Pensez-vous que ce conte en français ou en créole ait une résonance particulière auprès des peuples ultramarins?
Oui. Ce texte parle à des peuples différents, singulièrement ceux qui se sont construits dès le départ dans la diversité.
Pensez-vous que le fait de lire ce conte en langue régionale apporte quelque chose de plus au lecteur par rapport à une lecture en français?
Cela fait longtemps que j’ai compris que le créole est une langue. La lecture de nombreux ouvrages tels que les romans «Atipa» de Parépou en créole guyanais, «Dézafi» de Frankétienne, en créole haïtien, «Bitako-a» de Raphaël Confiant, un numéro spécial du «Courrier de l’Unesco» intitulé «Kourilèt», en 1987, tout en créole, avec des articles en créole de la Martinique, de Haïti, de la Guyane, de Sainte-Lucie, de la Dominique... bref, autant d’éléments qui auront été propres à conforter ma conviction. Comme toutes les langues, la langue créole a besoin de prendre en charge l’expression de tout ce qui existe dans le réel. La traduction de ce qui existe dans d’autres langues doit pouvoir être exprimé dans la langue créole. C’est la raison pour laquelle, j’avais traduit «Hoquet» un poème de Léon Gontran-Damas, en 1986.
Comment s’est passée la traduction?
Bien dans l’ensemble.
Avez-vous rencontré des difficultés particulières liées à la construction proprement dite du conte en français?
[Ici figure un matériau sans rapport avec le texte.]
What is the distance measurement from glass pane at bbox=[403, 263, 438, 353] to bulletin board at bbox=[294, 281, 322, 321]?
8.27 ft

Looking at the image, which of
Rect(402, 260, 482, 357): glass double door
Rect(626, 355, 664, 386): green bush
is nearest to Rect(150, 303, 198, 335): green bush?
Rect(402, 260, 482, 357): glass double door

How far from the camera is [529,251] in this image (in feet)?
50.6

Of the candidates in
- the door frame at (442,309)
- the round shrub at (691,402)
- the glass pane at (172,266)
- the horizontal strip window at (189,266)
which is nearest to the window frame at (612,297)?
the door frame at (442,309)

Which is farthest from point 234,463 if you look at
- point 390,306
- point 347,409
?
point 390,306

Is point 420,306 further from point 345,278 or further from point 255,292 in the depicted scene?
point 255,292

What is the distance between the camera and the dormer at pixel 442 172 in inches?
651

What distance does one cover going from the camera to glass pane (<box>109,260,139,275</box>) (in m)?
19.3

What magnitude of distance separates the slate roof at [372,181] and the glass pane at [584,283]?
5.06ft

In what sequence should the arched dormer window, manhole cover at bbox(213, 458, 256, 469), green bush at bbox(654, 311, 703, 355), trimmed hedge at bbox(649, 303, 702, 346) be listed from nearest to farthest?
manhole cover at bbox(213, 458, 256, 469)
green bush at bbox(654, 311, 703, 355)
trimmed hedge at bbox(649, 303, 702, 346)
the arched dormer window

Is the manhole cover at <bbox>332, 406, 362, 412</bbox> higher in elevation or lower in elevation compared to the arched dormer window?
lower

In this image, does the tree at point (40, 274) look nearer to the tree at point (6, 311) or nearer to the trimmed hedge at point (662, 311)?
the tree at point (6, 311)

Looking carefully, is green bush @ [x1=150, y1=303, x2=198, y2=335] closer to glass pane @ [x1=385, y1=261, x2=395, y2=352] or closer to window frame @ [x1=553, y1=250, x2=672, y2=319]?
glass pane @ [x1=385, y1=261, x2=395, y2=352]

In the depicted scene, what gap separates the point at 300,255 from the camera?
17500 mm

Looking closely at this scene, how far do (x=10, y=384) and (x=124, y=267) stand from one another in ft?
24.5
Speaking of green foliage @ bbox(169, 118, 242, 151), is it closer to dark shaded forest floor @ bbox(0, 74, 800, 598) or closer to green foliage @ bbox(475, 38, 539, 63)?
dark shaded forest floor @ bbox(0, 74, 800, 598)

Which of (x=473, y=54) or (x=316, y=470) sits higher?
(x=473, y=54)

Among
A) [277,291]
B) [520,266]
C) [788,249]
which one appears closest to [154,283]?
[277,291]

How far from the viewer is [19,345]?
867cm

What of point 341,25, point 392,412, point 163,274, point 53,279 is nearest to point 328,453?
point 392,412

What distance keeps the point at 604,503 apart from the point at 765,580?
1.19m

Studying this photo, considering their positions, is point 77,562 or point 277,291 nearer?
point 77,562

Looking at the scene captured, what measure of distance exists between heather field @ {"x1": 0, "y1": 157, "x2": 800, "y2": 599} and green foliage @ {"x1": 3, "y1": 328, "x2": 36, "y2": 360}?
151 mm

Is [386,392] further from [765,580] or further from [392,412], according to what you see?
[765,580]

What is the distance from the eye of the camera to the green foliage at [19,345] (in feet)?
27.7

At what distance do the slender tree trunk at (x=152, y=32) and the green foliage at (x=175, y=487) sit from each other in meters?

J’ai été confronté à certaines difficultés déjà repérées, par Jean Bernabé, cet agrégé de grammaire, concernant par exemple, la manière de traduire la voix passive, le rapport au corps et parfois certains mots de vocabulaire...
En quoi cette traduction a-t-elle pu être différente de celle des autres ouvrages que vous avez déjà traduits?
Il y avait une double contrainte: respecter le nombre de caractères, d’espace et de vocabulaire, cela faisait partie du cahier des charges. Par exemple, en 2002, avec Hector Poullet, Sylviane Telchid, Daniel Boukman et Jocelyne Trouillot-Levy, nous avions «adapté» les fables de La Fontaine et d’Esope, dans «Zayan 2» publié chez PLB éditions. Dans ce travail, tout devait être à l’identique ou presque. Cela demande plus de pirouettes, d’aller puiser dans l’imaginaire pour traduire, sans trahir. Nous sommes aujourd’hui, dans la dynamique d’une langue qui sort de son champ de confidentialité pour s’ouvrir à toutes les autres langues du monde, et c’est un vrai chantier culturel.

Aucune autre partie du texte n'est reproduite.